* [Testo selezionato]
=-=-=-=-=

Il pane che dona Gesù, dunque, è per sempre, è innanzitutto il dono di se stesso per ognuno di noi, un dono che ci ricarica e ci stimola nella fede, nella gratitudine, nella condivisione con gli altri attorno a noi; nella solidarietà, nell’accoglienza senza interessi personali.

Il dono di sé di Gesù, è il suo amore per ciascuno di noi, è lo stesso amore che ci fa amare gli altri e ci fa andare incontro a loro senza attenderci nulla in cambio. Sì, l’amore di Gesù è un pane che si dà e si riceve gratuitamente e i suoi benefici sono per tutta la vita. 

Non serve un miracolo straordinario per permettere di dare un senso profondo a noi stessi e alla vita che viviamo: all’origine c’erano solo cinque pani e due pesci che, nello spirito della condivisione, sono stati sufficienti per sfamare tutti. Ecco, il miracolo non consiste in una formula magica che fa spuntare dal nulla farina, acqua e lievito per formare dell’altro pane, ma il miracolo consiste nella gioia di offrire agli altri quel poco che si ha, nel desiderio che gli altri non siano più colpiti dalla povertà, dalla fame, dalla guerra e dalla violenza, ma vi sia cibo per tutti, acqua, una terra e una casa dove abitare in pace e una fede da vivere con semplicità di cuore.

=-=-=-=-=

* [Obiettivo indicato]
Come potrebbe proseguire la riflessione sul pane che dona Gesù? Scrivine il seguito partendo dalla sua ultima frase.

* [Materiale fornito]
=-=-=-=-=

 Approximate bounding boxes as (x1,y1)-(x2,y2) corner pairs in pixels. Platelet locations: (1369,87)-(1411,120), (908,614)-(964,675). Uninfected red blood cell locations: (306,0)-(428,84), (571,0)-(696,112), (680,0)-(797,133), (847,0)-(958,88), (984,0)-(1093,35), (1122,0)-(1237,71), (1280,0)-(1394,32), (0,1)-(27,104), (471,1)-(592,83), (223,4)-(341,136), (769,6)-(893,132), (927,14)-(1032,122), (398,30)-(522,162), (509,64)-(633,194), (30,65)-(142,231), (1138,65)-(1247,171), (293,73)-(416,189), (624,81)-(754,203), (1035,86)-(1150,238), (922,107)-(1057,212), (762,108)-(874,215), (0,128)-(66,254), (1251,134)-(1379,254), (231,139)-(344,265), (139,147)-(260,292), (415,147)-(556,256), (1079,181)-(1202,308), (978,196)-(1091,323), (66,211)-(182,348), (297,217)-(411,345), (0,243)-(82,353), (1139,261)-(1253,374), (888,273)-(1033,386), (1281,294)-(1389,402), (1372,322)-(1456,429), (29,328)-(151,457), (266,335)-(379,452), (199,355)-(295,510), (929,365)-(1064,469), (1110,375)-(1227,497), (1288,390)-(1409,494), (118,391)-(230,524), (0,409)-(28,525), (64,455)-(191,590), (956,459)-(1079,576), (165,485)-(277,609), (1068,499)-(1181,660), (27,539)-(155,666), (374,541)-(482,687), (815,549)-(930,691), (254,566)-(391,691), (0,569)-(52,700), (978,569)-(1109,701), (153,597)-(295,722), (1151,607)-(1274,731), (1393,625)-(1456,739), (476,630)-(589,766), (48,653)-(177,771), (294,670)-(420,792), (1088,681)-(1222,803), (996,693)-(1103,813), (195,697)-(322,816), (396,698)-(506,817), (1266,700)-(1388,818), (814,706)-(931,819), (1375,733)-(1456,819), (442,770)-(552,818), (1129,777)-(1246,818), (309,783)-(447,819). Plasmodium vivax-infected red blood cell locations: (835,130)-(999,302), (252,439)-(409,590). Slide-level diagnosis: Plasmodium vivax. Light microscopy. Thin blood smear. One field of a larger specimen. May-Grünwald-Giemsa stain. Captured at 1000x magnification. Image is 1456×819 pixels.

=-=-=-=-=

* [La risposta]
Così la chiesa primitiva, simbolicamente, spezzava il pane di casa in casa, e condivideva tutti i propri beni, proprio per realizzare concretamente il dono della condivisione e della fraternità umana.

Per questo Gesù dice: «Io sono il pane della vita»: quel pane che è stato sufficiente per tutti, quel pane che sembrava fosse solo per pochi e che si esaurisse all'interno di una piccola cerchia dei dodici, quel pane che è stato condiviso e ha saziato migliaia di persone desiderose di ascoltare le parole di Gesù. Parole che si sono concretizzate in quell’esperienza di sentirsi accolti all’interno di un progetto di vita, di speranza e di desiderio di realizzare, di partecipare alla vita stessa in modo attivo e gioioso.

Così oggi Gesù dice: «Io sono il pane che dà la vita».

Non esiste, cioè, un “Gesù solo per me”, un “Dio a mia misura” per il proprio comodo, per le proprie necessità, come un Genio della lampada da strofinare e tirar fuori all’occorrenza. Dio è in mezzo agli esseri umani, tra gli uomini e le donne; è un Dio che riconosco come il mio Dio e il Dio degli altri, Padre mio e Padre degli altri che diventano per me fratelli e sorelle; un Dio che si rivela a me attraverso il dono degli altri che la vita mi offre.

Gesù diventa pane della vita quando ci facciamo dono per gli altri, come Gesù si è fatto dono per noi, a caro prezzo; quando non pensiamo alla nostra esclusiva sicurezza, ma a quella di tutti; quando non viviamo per soddisfare la nostra sola fame, ma anche a quella degli altri che così potranno ricevere Gesù come pane della vita.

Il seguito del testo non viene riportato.